17 março 2015

Estão caladinhos e o seu silêncio grita

Leio, com frequência, a secção de opinião do Observador. É um exercício importante. A direita portuguesa, nas suas prismáticas variedades (trauliteira, intelectual, born again e bifana, entre outras), habita por aqueles lados e concentra muitas das preciosidades que talvez tivéssemos de apanhar em blogues perdidos por aí.

A direita portuguesa gosta de se antecipar. Diz que a esquerda é hipócrita. Diz que o povo é uma cambada de gastadores - e os frigoríficos, pá? E os dois carros, pá? E as férias em Punta Cana, pá? Queriam tudo, era? Isso é para os que mandam e os que defendem quem manda. Pois se a economia é como uma casa, pá.

• Instrução 1
Repita, sem qualquer alteração, as linhas dos registos, começando pela linha que contém "In this picture, does" e seguindo até ao fim dos registos.
O texto e os registos não têm qualquer relação entre si.

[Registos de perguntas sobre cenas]
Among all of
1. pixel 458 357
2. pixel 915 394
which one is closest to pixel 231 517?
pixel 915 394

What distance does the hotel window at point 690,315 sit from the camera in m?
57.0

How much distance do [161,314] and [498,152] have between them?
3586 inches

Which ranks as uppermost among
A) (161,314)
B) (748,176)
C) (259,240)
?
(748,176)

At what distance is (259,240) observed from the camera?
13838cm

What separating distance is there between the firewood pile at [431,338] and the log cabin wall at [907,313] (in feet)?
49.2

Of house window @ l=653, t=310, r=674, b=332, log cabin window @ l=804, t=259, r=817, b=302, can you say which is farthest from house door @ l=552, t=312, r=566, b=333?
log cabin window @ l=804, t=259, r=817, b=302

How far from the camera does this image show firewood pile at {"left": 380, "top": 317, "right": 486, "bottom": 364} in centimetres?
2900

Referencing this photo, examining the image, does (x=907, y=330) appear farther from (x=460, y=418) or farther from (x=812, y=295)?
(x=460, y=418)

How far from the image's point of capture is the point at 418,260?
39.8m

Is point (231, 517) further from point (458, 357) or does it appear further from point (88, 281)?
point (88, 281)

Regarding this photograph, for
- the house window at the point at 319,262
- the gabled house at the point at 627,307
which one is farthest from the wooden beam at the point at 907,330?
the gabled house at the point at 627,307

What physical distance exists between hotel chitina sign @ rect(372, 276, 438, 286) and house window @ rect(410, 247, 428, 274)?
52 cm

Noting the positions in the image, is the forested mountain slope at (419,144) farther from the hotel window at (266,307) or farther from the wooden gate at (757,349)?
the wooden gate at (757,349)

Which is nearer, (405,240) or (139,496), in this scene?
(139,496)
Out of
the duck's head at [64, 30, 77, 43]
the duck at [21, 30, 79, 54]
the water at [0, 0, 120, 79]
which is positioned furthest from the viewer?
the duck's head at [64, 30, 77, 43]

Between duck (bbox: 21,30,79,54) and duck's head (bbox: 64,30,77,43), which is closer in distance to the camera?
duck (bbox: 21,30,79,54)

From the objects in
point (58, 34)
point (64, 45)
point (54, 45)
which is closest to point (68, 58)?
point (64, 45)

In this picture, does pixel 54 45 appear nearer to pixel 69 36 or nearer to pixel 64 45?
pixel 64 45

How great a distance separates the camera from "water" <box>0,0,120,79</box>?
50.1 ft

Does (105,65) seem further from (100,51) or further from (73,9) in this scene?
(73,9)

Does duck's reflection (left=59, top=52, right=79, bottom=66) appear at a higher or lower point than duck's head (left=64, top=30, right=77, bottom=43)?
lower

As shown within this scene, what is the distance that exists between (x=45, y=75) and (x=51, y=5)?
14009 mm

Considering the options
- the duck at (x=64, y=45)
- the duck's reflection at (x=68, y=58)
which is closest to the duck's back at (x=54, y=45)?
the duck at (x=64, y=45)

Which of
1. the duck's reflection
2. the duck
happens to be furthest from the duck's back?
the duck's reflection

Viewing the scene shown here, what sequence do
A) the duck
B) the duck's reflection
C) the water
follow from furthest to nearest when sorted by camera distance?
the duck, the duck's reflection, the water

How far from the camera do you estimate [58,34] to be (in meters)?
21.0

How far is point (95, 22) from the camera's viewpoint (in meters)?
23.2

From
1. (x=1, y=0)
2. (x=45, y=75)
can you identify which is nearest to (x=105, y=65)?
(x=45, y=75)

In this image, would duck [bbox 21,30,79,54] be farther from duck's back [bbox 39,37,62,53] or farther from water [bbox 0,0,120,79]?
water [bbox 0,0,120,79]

• Instrução 2
Reproduza fielmente o trecho do texto sobre a direita portuguesa, começando em "Estão caladinhos e" e seguindo até "uma casa, pá.".

• Resposta correta 1
In this picture, does pixel 54 45 appear nearer to pixel 69 36 or nearer to pixel 64 45?
pixel 64 45

How great a distance separates the camera from "water" <box>0,0,120,79</box>?
50.1 ft

Does (105,65) seem further from (100,51) or further from (73,9) in this scene?
(73,9)

Does duck's reflection (left=59, top=52, right=79, bottom=66) appear at a higher or lower point than duck's head (left=64, top=30, right=77, bottom=43)?
lower

As shown within this scene, what is the distance that exists between (x=45, y=75) and (x=51, y=5)?
14009 mm

Considering the options
- the duck at (x=64, y=45)
- the duck's reflection at (x=68, y=58)
which is closest to the duck's back at (x=54, y=45)?
the duck at (x=64, y=45)

Which of
1. the duck's reflection
2. the duck
happens to be furthest from the duck's back?
the duck's reflection

Viewing the scene shown here, what sequence do
A) the duck
B) the duck's reflection
C) the water
follow from furthest to nearest when sorted by camera distance?
the duck, the duck's reflection, the water

How far from the camera do you estimate [58,34] to be (in meters)?
21.0

How far is point (95, 22) from the camera's viewpoint (in meters)?
23.2

From
1. (x=1, y=0)
2. (x=45, y=75)
can you identify which is nearest to (x=105, y=65)?
(x=45, y=75)

In this image, would duck [bbox 21,30,79,54] be farther from duck's back [bbox 39,37,62,53] or farther from water [bbox 0,0,120,79]?
water [bbox 0,0,120,79]

• Resposta correta 2
Estão caladinhos e o seu silêncio grita

Leio, com frequência, a secção de opinião do Observador. É um exercício importante. A direita portuguesa, nas suas prismáticas variedades (trauliteira, intelectual, born again e bifana, entre outras), habita por aqueles lados e concentra muitas das preciosidades que talvez tivéssemos de apanhar em blogues perdidos por aí.

A direita portuguesa gosta de se antecipar. Diz que a esquerda é hipócrita. Diz que o povo é uma cambada de gastadores - e os frigoríficos, pá? E os dois carros, pá? E as férias em Punta Cana, pá? Queriam tudo, era? Isso é para os que mandam e os que defendem quem manda. Pois se a economia é como uma casa, pá.